▶ **RECORDED DATA**:
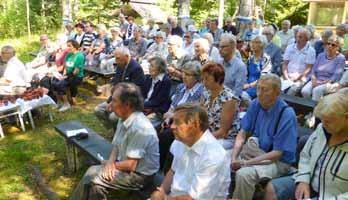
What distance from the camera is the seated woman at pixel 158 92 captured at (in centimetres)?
426

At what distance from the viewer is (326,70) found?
16.2ft

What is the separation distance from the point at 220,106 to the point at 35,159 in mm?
2555

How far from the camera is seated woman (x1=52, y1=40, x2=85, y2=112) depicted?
6254mm

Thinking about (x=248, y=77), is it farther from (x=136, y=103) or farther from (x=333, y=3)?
(x=333, y=3)

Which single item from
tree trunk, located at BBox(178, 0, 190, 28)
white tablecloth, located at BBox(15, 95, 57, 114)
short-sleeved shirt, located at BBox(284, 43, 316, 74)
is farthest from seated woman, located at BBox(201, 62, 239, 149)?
tree trunk, located at BBox(178, 0, 190, 28)

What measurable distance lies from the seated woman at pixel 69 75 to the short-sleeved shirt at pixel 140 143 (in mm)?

▶ **WRITTEN TASK**: Reproduce all the rows above word for word, leaving out the pictures.

▶ **FINISHED ANSWER**:
What distance from the camera is the seated woman at pixel 158 92 captured at (in centimetres)?
426

At what distance from the viewer is (326,70) found?
16.2ft

What is the separation distance from the point at 220,106 to the point at 35,159 in mm?
2555

How far from the camera is seated woman (x1=52, y1=40, x2=85, y2=112) depicted?
6254mm

Thinking about (x=248, y=77), is it farther from (x=136, y=103) or farther from (x=333, y=3)?
(x=333, y=3)

Which single item from
tree trunk, located at BBox(178, 0, 190, 28)
white tablecloth, located at BBox(15, 95, 57, 114)
short-sleeved shirt, located at BBox(284, 43, 316, 74)
is farthest from seated woman, located at BBox(201, 62, 239, 149)?
tree trunk, located at BBox(178, 0, 190, 28)

What measurable distance lies from the seated woman at pixel 69 75 to the short-sleeved shirt at pixel 140 143 (in mm)?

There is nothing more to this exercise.